INFORMATION SHOWN —
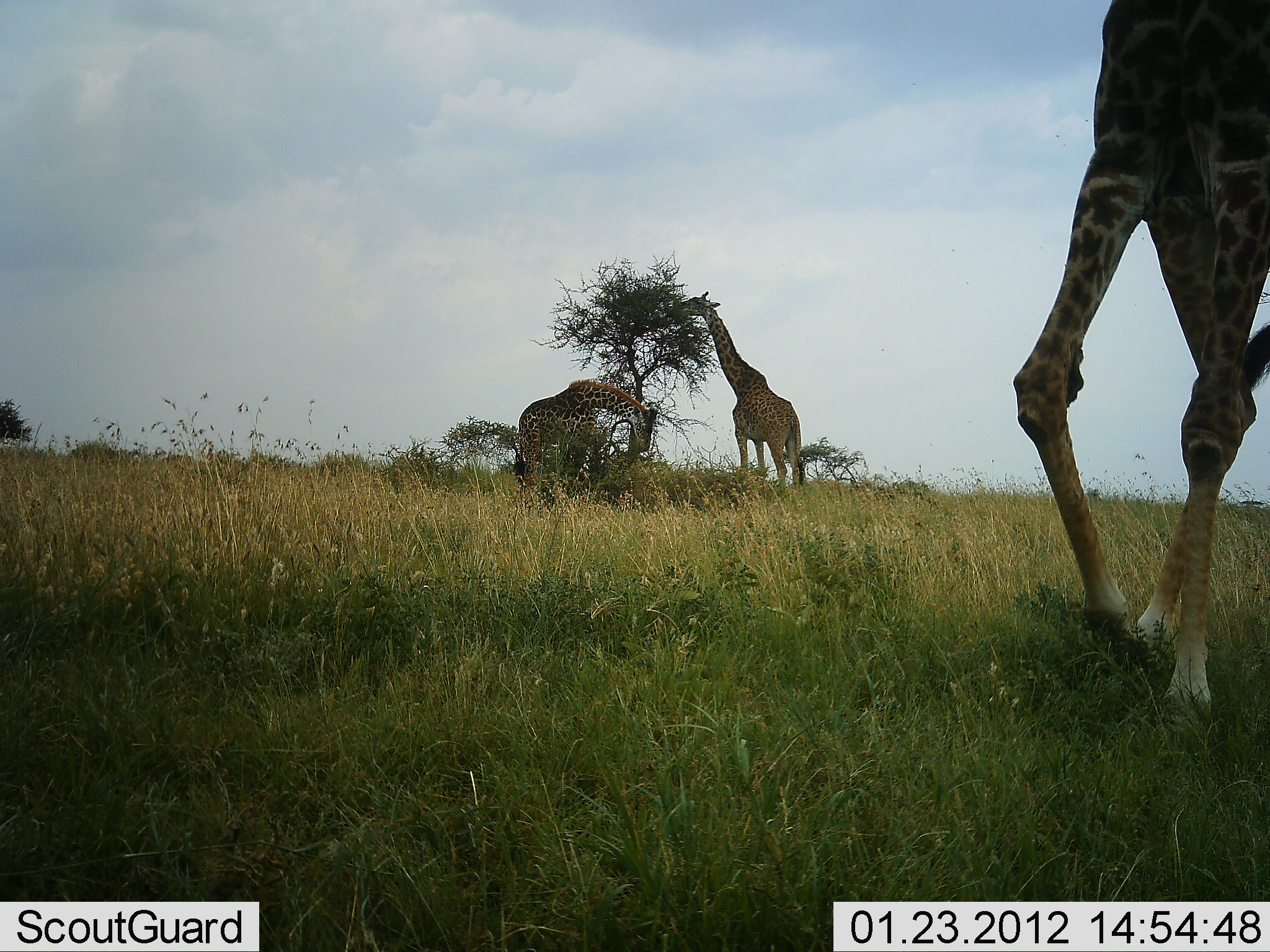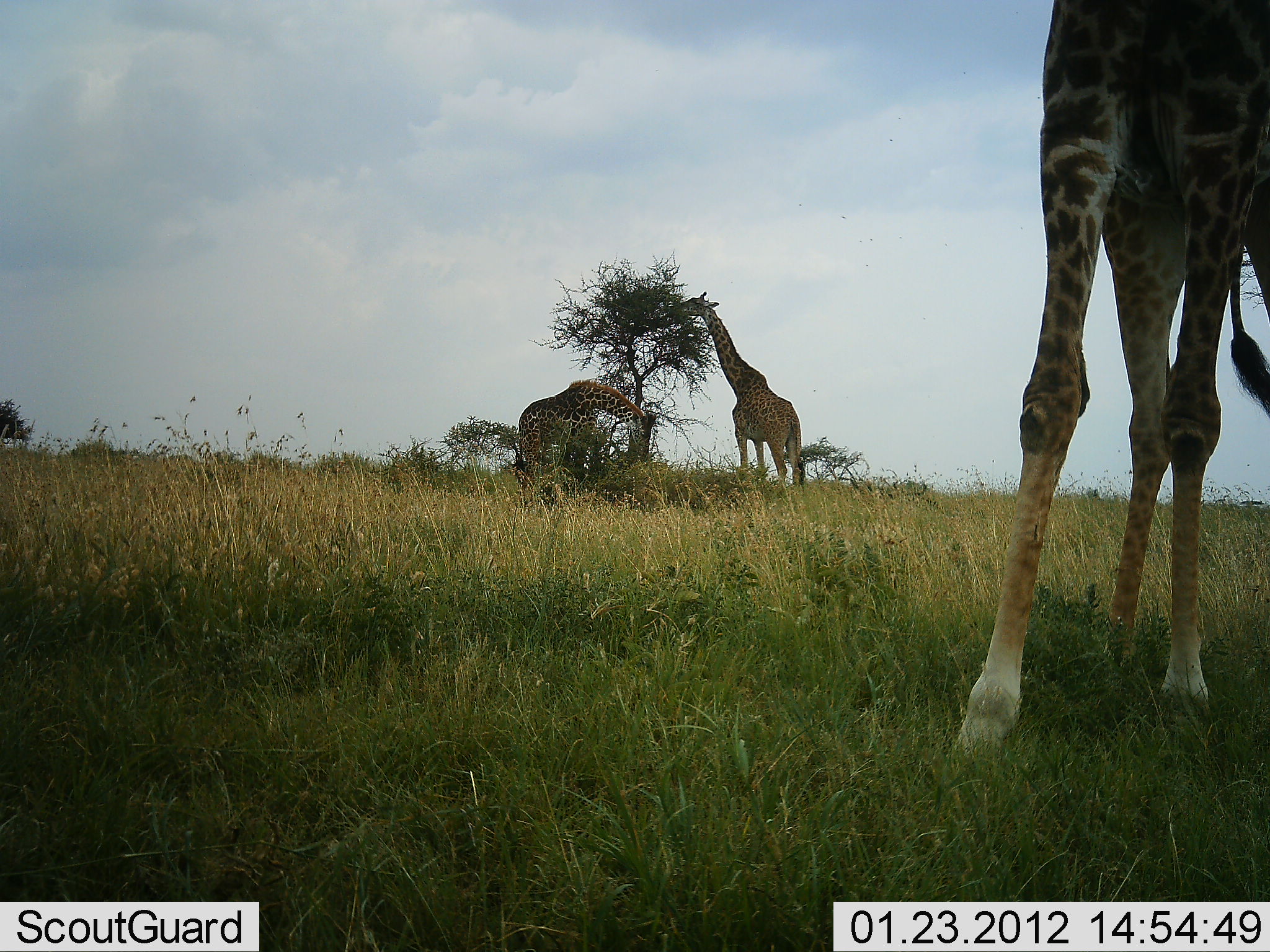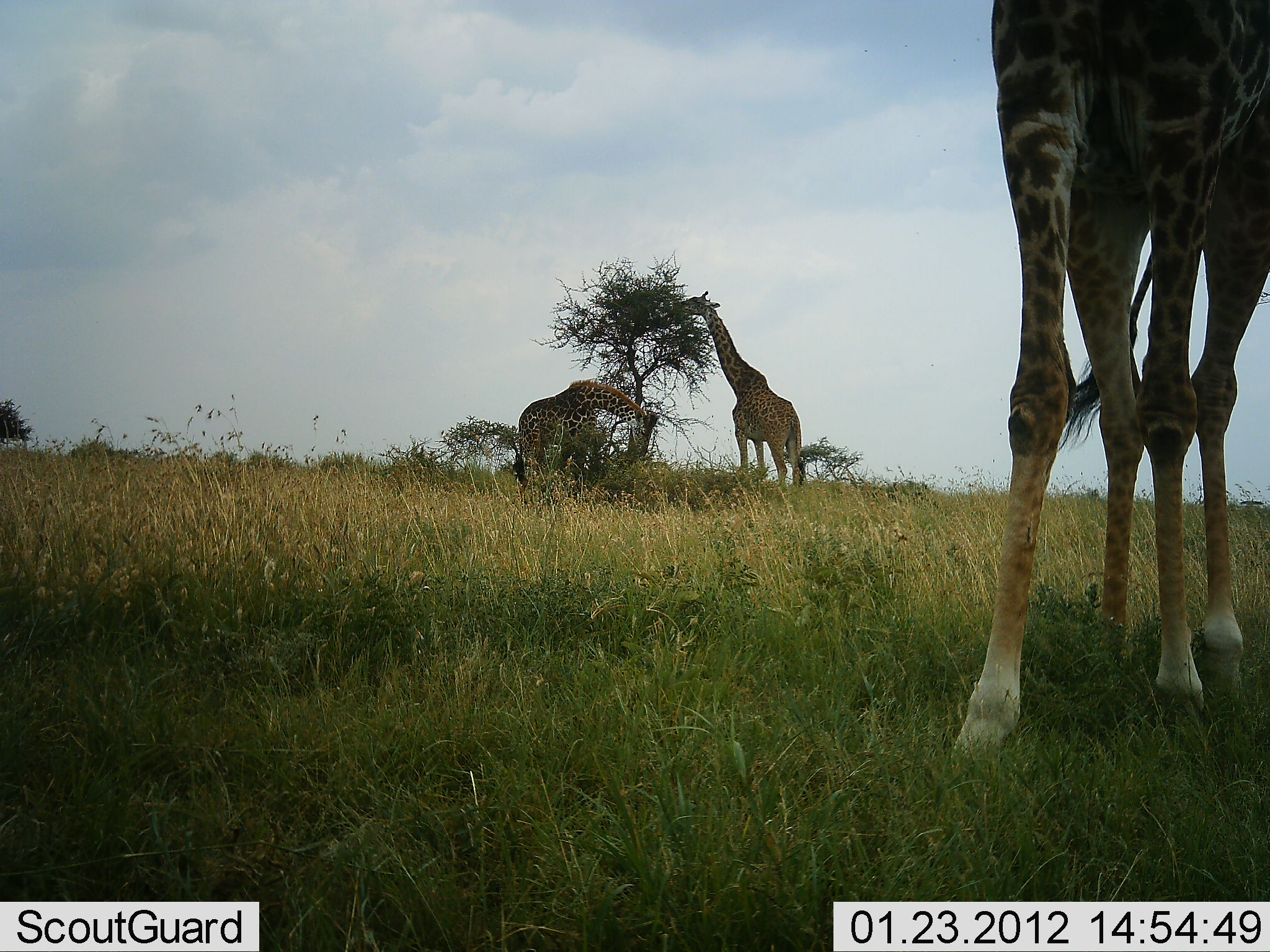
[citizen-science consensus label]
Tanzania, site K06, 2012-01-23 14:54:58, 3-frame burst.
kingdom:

TO DO — Output the listing above exactly, but leave its pictures behind.

TASK ANSWER —
[citizen-science consensus label]
Tanzania, site K06, 2012-01-23 14:54:58, 3-frame burst.
kingdom:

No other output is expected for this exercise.